[Excerpt provided]
Re: [PATCH v5] mm/oom_kill.c: futex: Close a race between do_exit and the oom_reaper

From: Nico Pache
Date: Wed Apr 06 2022 - 15:33:01 EST

Next message: kernel test robot: "[ammarfaizi2-block:robh/linux/dt/pop-pci-nodes 2/2] drivers/pci/of.c:84: undefined reference to `.of_attach_node'"
Previous message: patchwork-bot+netdevbpf: "Re: [PATCH bpf-next] bpf/selftests: use bpf_num_possible_cpus() in per-cpu map allocations"
In reply to: Nico Pache: "Re: [PATCH v5] mm/oom_kill.c: futex: Close a race between do_exit and the oom_reaper"
Messages sorted by: [ date ] [ thread ] [ subject ] [ author ]

On 4/6/22 11:22, Nico Pache wrote:
>
>
> On 3/22/22 09:17, Thomas Gleixner wrote:
>> On Tue, Mar 22 2022 at 09:26, Michal Hocko wrote:
>>> On Mon 21-03-22 19:57:24, Davidlohr Bueso wrote:
>>>> On Mon, 21 Mar 2022, Nico Pache wrote:
>>>>
>>>>> We could proceed with the V3 approach; however if we are able to find a complete
>>>>> solution that keeps both functionalities (Concurrent OOM Reaping & Robust Futex)
>>>>> working, I dont see why we wouldnt go for it.
>>
>> See below.
>>
>>>> Because semantically killing the process is, imo, the wrong thing to do.
>>>
>>> I am not sure I follow. The task has been killed by the oom killer. All
>>> we are discussing here is how to preserve the robust list metadata
>>> stored in the memory which is normally unmapped by the oom_reaper to
>>> guarantee a further progress.
>>>
>>> I can see we have 4 potential solutions:
>>> 1) do not oom_reap oom victims with robust futex metadata in anonymous
>>> memory. Easy enough but it could lead to excessive oom killing in
>>> case the victim gets stuck in the kernel and cannot terminate.
>>> 2) clean up robust list from the oom_reaper context. Seems tricky due to
>>> #PF handling from the oom_reaper context which would need to be
>>> non-blocking
>>> 3) filter vmas which contain robust list. Simple check for the vma
>>> range
>>> 4) internally mark vmas which have to preserve the state during
>>> oom_reaping. Futex code would somehow have to mark those mappings.

Captioned web images
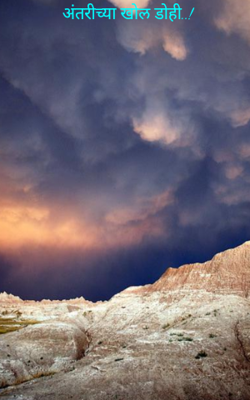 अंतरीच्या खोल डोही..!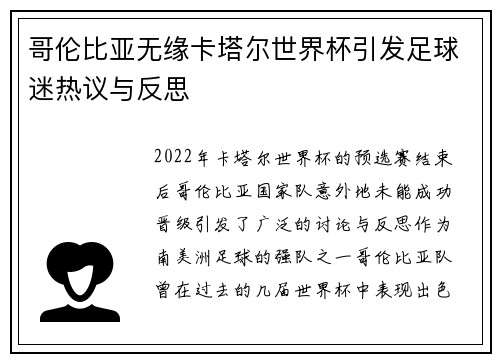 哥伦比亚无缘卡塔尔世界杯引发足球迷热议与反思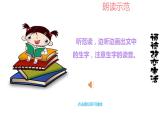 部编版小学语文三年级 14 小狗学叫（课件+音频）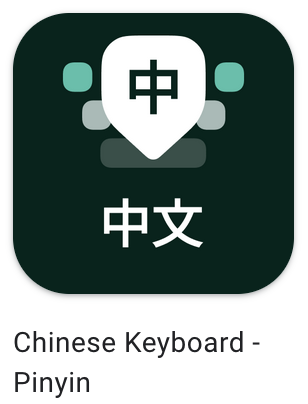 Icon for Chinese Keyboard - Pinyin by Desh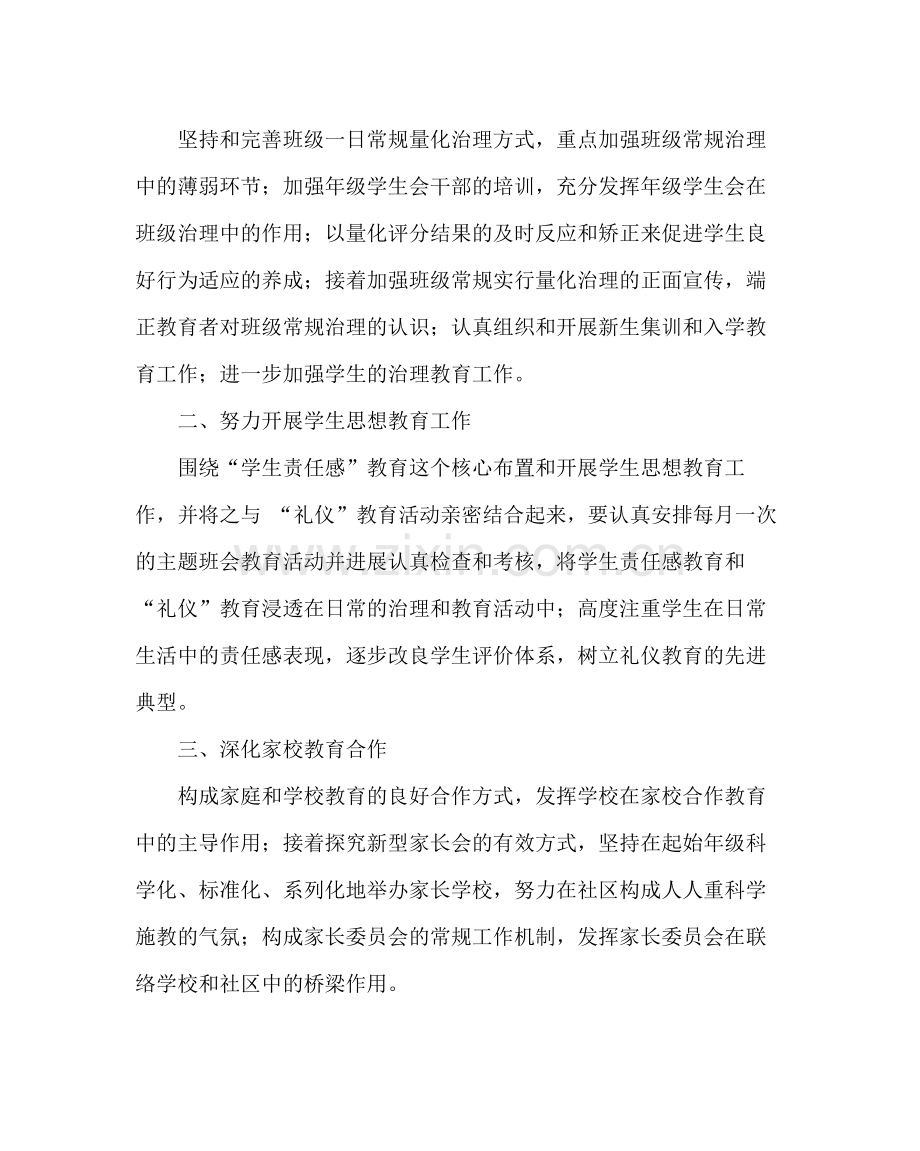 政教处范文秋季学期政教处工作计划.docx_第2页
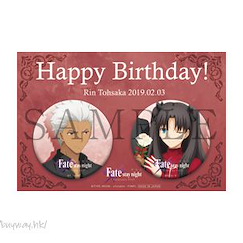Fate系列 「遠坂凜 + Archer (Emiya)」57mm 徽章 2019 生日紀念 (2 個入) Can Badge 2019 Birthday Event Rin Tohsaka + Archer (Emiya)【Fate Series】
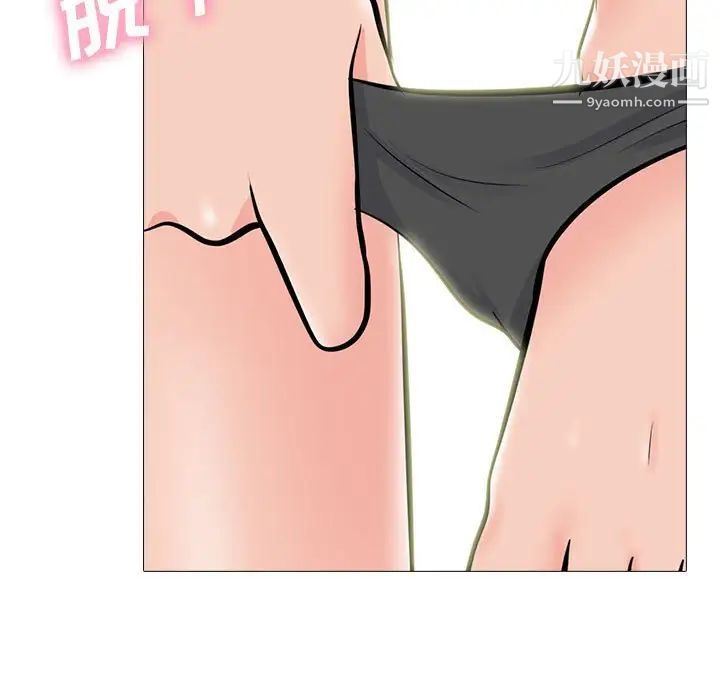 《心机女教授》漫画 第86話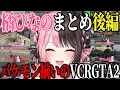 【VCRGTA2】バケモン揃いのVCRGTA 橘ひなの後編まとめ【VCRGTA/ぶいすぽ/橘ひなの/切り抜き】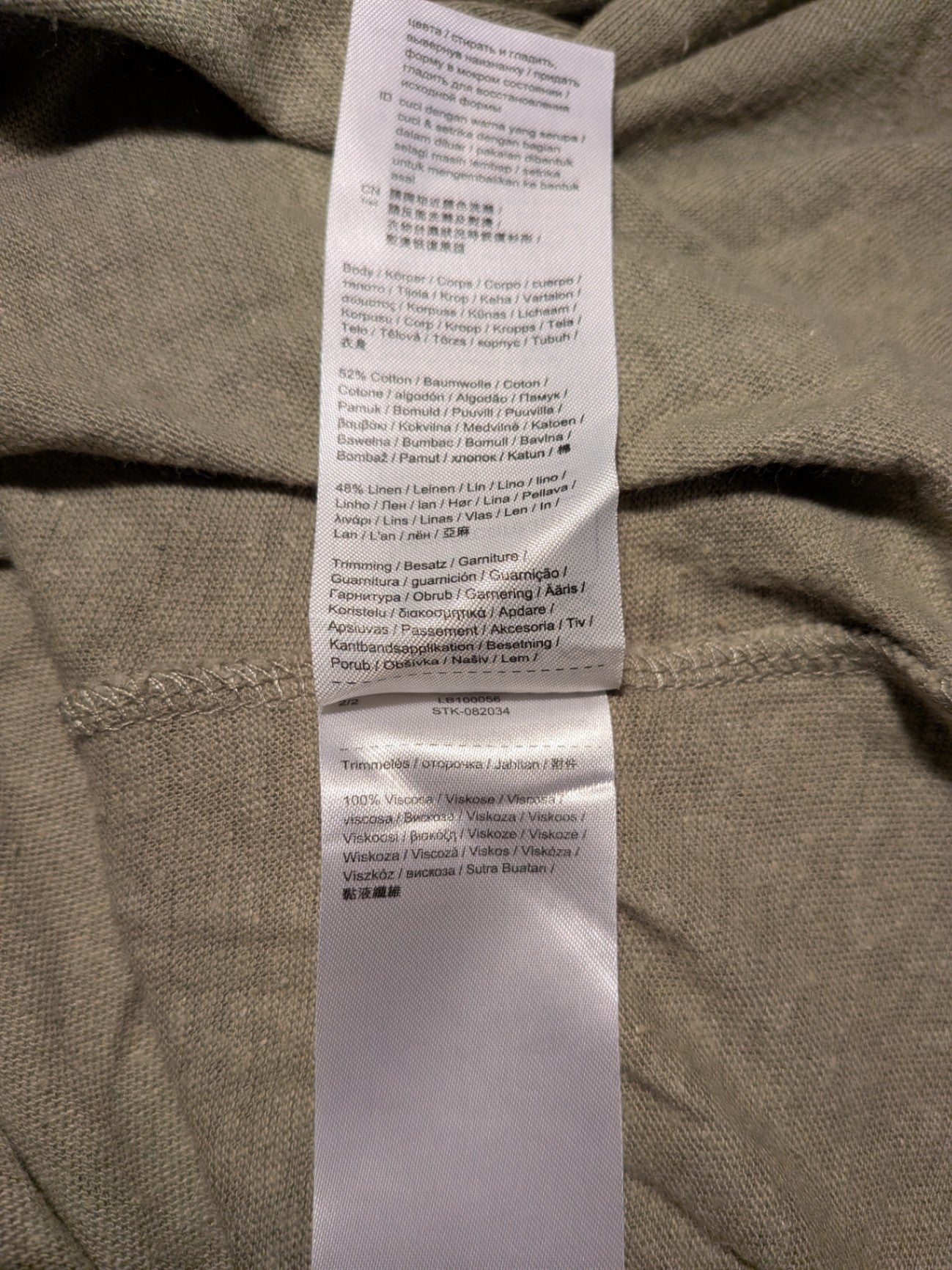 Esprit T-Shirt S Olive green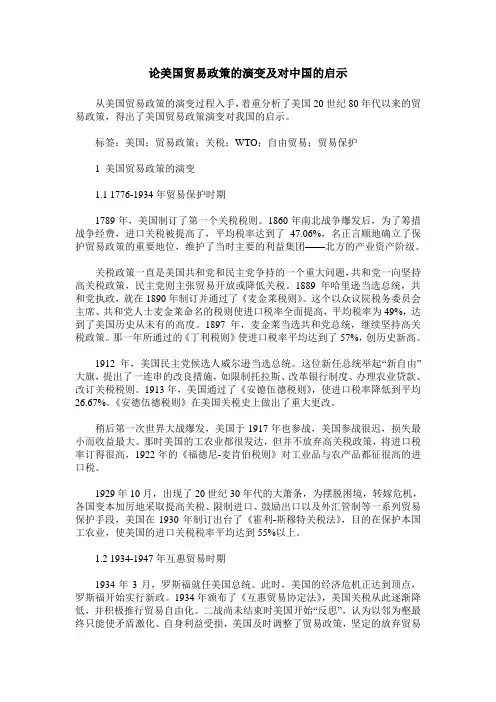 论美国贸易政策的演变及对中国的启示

[Your goal]
Continue the kernel mailing-list thread on the race between do_exit and the oom_reaper, starting after its last line.

[Task output]
>>> While more generic solution. I am not sure this is a practical
>>> approach.
>>
>> And all of that is based on wishful thinking, really. Let me explain.
>>
>> The task::robust_list pointer is set unconditionally by NPTL for every
>> thread of a process. It points to the 'list head' which is in the
>> TLS. But this does not tell whether the task holds a robust futex or
>> not. That's evaluated in the futex exit handling code.
>
> Ah, thanks for pointing that out. So yes, skipping the OOM if it contains a
> robust list is not really ideal as any process with pthreads will be skipped.
>
> Would it be logical to change this so that we are no longer making this syscall
> unconditionally? I still agree that skipping the OOM isnt very logical if we
> have a better solution available. Is it set unconditionally so that users dont
> have to do it dynamically when they enable the robustness?
> If this is the case it may be too much of a headache to implement.
>
>>
>> So solution #1 will prevent oom reaping completely simply because the
>> pointer is set on every user space task.
> Every userspace task that implements a pthread.
I stand corrected... Joel just showed me that it is indeed set on every
userspace task.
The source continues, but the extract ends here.